UltraNote: AD FS SSL VPN Clock Skew

In assisting a customer with the AD FS configuration we encountered some difficulties in redirection. The particular issue looked like this:


  1. User would would type in the SSL VPN URL

  2. User would be redirected to AD FS

  3. User would authenticate with AD FS

  4. The web page would pause forever on a blank screen

  5. It would finally redirect to fortigate.sslvpn.url/remote/saml/login/ and give an error


We ran the following debugs:

diagnose debug console timestamp enable
diagnose debug application samld -1
diagnose debug enable

And re-ran the process above. In the final step of the SAML we noticed that the output gave us the following error:


__samld_sp_login_resp [859]: Clock skew tolerance: 0

__samld_sp_login_resp [864]: Clock skew issue.
samld_send_common_reply [114]: Code: 4, id: 11756, data_len: 45
samld_send_common_reply [122]:     Attr: 21, 8,
samld_send_common_reply [122]:     Attr: 22, 21, Undefined error.

This told me there was something going on with the time on or or the other systems. I pulled up the dashboard of the FortiGate and compared it with the System Clock of the AD FS server, and the FortiGate was about 20 seconds behind the AD FS server.


The "conditions" attribute in the SAML Assertion that looks like this:

<Conditions NotBefore="2022-03-02T19:28:37.644Z"...></condititions>

Which basically tells the FortiGate "Not good before X time". So in essence the FortiGate was receiving a request for a time that had not occurred yet, and the request asserts that it's not good before the timestamp.

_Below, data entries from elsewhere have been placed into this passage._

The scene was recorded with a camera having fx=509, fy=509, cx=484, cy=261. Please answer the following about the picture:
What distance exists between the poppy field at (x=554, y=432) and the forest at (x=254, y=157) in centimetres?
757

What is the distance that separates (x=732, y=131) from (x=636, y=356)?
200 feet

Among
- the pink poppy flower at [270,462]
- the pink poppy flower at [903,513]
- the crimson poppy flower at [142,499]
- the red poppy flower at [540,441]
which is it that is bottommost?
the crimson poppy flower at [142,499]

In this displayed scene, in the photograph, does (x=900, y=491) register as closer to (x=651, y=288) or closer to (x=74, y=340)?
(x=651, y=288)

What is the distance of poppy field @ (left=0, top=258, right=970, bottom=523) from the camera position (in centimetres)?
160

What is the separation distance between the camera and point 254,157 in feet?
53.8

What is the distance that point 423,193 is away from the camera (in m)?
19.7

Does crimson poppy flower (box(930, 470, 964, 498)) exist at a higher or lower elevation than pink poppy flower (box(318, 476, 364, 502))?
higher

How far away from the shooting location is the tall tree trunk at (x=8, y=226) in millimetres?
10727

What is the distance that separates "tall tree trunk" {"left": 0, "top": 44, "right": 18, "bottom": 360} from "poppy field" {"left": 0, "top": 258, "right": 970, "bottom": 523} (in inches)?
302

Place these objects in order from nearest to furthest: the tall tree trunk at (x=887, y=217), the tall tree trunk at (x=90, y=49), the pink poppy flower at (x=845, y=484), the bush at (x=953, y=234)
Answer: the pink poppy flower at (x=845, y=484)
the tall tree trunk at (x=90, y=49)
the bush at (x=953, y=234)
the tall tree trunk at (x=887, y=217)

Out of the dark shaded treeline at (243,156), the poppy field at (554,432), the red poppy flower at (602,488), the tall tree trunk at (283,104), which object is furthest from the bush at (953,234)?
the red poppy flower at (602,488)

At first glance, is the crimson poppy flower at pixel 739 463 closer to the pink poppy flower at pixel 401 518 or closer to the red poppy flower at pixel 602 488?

First thing I did was force an NTP update on the FortiGate, and it seemed to have an issue still - the time was within a second or two, but didn't seem to be enough. The next step I took was to update the SAML IdP configuration on the FortiGate to allow for some clock skew:

config user saml
  edit vpn.ultraviolet.network
    set clock-tolerance 120
  next
end

That gave the FortiGate the ability to allow for 2 minutes of clock skew, which seemed to clear things up. Although the clock appeared to drift yet again, and we realized it may be an issue with AD FS not allowing for any clock skew. So we added 2 minutes of clock skew on AD FS as well. In PowerShell execute the following command:

Add-PSSnapin Microsoft.Adfs.PowerShell
  Get-ADFSRelyingPartyTrust –identifier "vpn.ultraviolet.network"
  Set-ADFSRelyingPartyTrust –TargetIdentifier "vpn.ultraviolet.network"  –NotBeforeSkew 1

And this seems to have cleared up the issue permanently.


One thing to note, the less clock skew you allow for, the better. It's generally not good practice to be loose with clock skew, and if all devices can be synchronized using NTP it's generally regarded as the best approach to this. There are situations however, like this one, where that is not possible. The hostnames above are representations of a real world scenario that we helped solve.


Thank you for reading, I hope this helps.